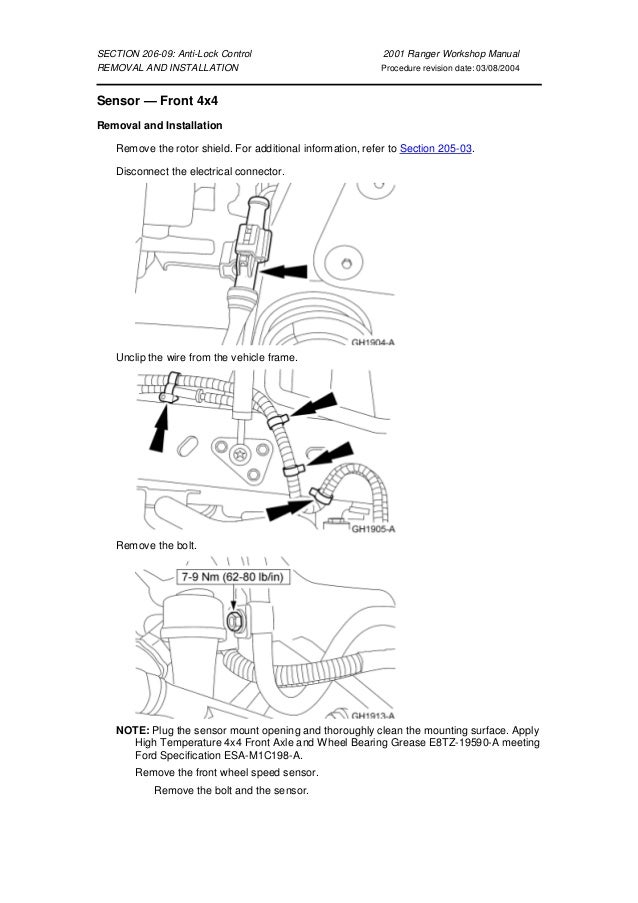 SECTION 206-09: Anti-Lock Control
REMOVAL AND INSTALLATION

2001 Ranger Workshop Manual
Procedure revision date: 03/08/2004

Sensor — Front 4x4

Removal and Installation

Remove the rotor shield. For additional information, refer to Section 205-03.

Disconnect the electrical connector.

GH1904-A

Unclip the wire from the vehicle frame.

GH1905-A

Remove the bolt.

7-9 Nm (62-80 lb/in)

GH1913-A

NOTE: Plug the sensor mount opening and thoroughly clean the mounting surface. Apply High Temperature 4x4 Front Axle and Wheel Bearing Grease E8TZ-19590-A meeting Ford Specification ESA-M1C198-A.

Remove the front wheel speed sensor.

Remove the bolt and the sensor.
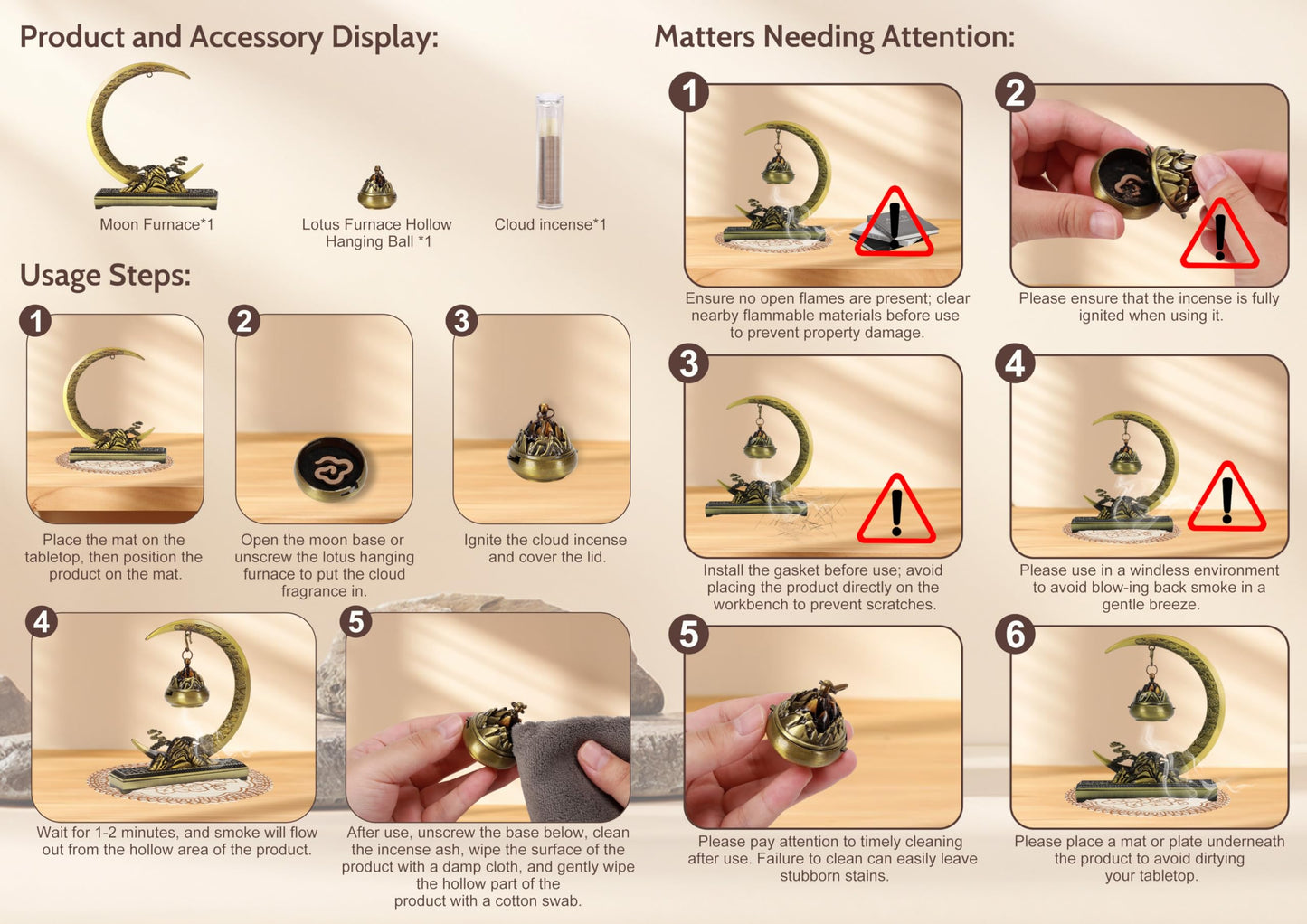 Product and Accessory Display:

Moon Furnace*1

Lotus Furnace Hollow Hanging Ball *1

Cloud incense*1

Usage Steps:

1
Place the mat on the tabletop, then position the product on the mat.

2
Open the moon base or unscrew the lotus hanging furnace to put the cloud fragrance in.

3
Ignite the cloud incense and cover the lid.

4
Wait for 1-2 minutes, and smoke will flow out from the hollow area of the product.

5
After use, unscrew the base below, clean the incense ash, wipe the surface of the product with a damp cloth, and gently wipe the hollow part of the product with a cotton swab.

Matters Needing Attention:

1
Ensure no open flames are present; clear nearby flammable materials before use to prevent property damage.

2
Please ensure that the incense is fully ignited when using it.

3
Install the gasket before use; avoid placing the product directly on the workbench to prevent scratches.

4
Please use in a windless environment to avoid blow-ing back smoke in a gentle breeze.

5
Please pay attention to timely cleaning after use. Failure to clean can easily leave stubborn stains.

6
Please place a mat or plate underneath the product to avoid dirtying your tabletop.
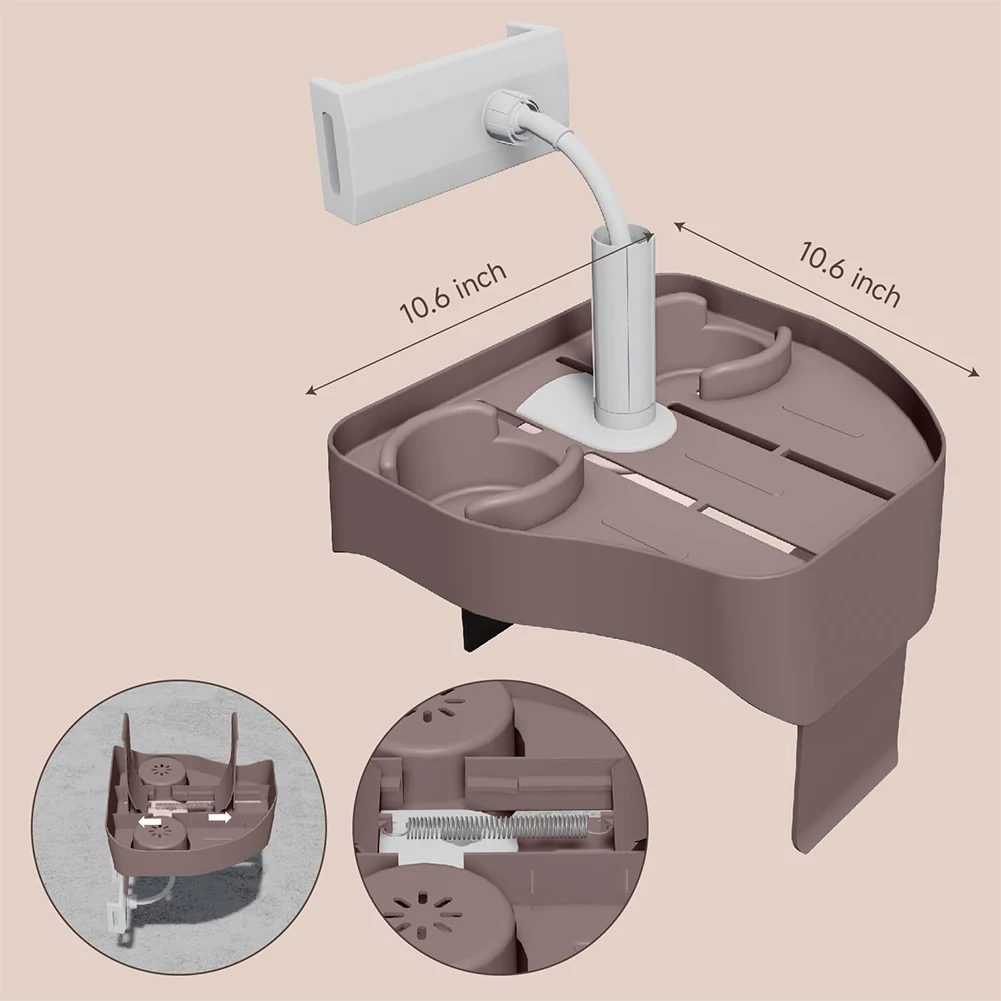 10.6 inch

10.6 inch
---*---
→ WHAT YOU HAVE TO DO: Please transcribe exactly the lines from the one containing "Place the mat" through the final line of the data, including both, and nothing else. Pictures are to be left out.

→ EXERCISE SOLUTION:
Place the mat on the tabletop, then position the product on the mat.

2
Open the moon base or unscrew the lotus hanging furnace to put the cloud fragrance in.

3
Ignite the cloud incense and cover the lid.

4
Wait for 1-2 minutes, and smoke will flow out from the hollow area of the product.

5
After use, unscrew the base below, clean the incense ash, wipe the surface of the product with a damp cloth, and gently wipe the hollow part of the product with a cotton swab.

Matters Needing Attention:

1
Ensure no open flames are present; clear nearby flammable materials before use to prevent property damage.

2
Please ensure that the incense is fully ignited when using it.

3
Install the gasket before use; avoid placing the product directly on the workbench to prevent scratches.

4
Please use in a windless environment to avoid blow-ing back smoke in a gentle breeze.

5
Please pay attention to timely cleaning after use. Failure to clean can easily leave stubborn stains.

6
Please place a mat or plate underneath the product to avoid dirtying your tabletop.
 10.6 inch

10.6 inch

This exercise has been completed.